Femme (1)

J’ai connu une femme qui envoyait des fleurs pour leur anniversaire à chacun des maris et amants qui s’étaient succédé dans sa vie, et qui mourut ruinée par Interflora.

J’ai connu une femme dont l’oreille musicale était si fine qu’elle décelait les mensonges de son mari et de ses enfants, non pas à travers les mots qu’ils prononçaient, mais au son de leur voix.

J’ai connu une femme, très chrétienne, qui consolait les maîtresses de son mari dès qu’il les avait abandonnées et qui, s’il en était besoin, assurait auprès d’elles une sorte d’assistance sociale post-adultère.

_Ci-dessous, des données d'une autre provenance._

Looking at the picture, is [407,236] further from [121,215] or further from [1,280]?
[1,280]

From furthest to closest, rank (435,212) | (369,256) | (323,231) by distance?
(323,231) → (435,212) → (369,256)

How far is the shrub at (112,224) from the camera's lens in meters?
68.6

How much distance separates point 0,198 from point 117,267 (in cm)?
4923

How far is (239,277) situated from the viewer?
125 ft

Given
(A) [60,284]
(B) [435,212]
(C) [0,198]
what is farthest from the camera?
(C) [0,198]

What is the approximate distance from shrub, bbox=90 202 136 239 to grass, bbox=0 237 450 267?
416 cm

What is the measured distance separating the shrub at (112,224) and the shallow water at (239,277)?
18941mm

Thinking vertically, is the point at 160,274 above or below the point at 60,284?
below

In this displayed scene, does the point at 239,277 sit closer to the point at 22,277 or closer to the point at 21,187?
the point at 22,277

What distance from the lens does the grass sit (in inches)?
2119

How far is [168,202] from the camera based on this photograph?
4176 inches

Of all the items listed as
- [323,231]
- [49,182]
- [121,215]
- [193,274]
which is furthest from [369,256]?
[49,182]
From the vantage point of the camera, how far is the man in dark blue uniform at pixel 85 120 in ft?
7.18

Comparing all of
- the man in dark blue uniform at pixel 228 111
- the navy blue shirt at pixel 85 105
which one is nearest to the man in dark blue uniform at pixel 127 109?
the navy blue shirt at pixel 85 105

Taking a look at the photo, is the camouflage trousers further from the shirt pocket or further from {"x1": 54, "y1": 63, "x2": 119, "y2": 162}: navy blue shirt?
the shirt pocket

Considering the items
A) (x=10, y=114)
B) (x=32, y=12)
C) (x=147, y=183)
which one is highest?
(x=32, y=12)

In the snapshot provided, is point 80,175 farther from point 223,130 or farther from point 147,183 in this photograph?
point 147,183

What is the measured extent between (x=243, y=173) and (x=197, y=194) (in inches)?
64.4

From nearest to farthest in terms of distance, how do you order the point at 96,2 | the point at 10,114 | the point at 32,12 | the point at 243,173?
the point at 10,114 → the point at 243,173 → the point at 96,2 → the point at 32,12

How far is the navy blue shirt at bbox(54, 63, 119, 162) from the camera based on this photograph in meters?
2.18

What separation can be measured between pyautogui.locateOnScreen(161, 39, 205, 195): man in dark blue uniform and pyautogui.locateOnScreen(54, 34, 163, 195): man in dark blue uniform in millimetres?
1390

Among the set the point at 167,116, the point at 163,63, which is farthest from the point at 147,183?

J’ai connu une femme sentimentale comme un morceau de sucre, dont l’ami le plus proche était snob comme une petite cuillère.

J’ai connu une femme qui faisait volontiers l’amour quand elle avait des migraines, celles-ci disparaissant à l’acmé de sa jouissance.

J’ai connu une femme qui lisait chaque soir à son enfant un poème de Verlaine, de Rimbaud, de Baudelaire, d’Eluard, d’Aragon, etc., et qui fut surprise quand il lui dit : « Celui-là, c’est le plus beau, c’est celui que je préfère. » Elle en était l’auteur.

J’ai connu une femme qui, pour imposer son point de vue, pour asseoir son conseil, disait joliment : « Comme l’écrivait Mme de Sévigné à sa fille Mme de Grignan : “Fiez-vous à moi, je m’y connais.” »

J’ai connu une jeune fille, son père étant milliardaire, d’une rare beauté, d’une intelligence si pointue qu’elle était au lycée première dans toutes les matières, et d’un caractère si aimable qu’elle avait été élue déléguée de sa classe.

J’ai connu une femme qui ne rêvait pas d’être l’épouse de Michel Platini, de Dominique Rocheteau ou d’Oswaldo Piazza, mais qui rêvait d’être Michel Platini, Dominique Rocheteau ou Oswaldo Piazza.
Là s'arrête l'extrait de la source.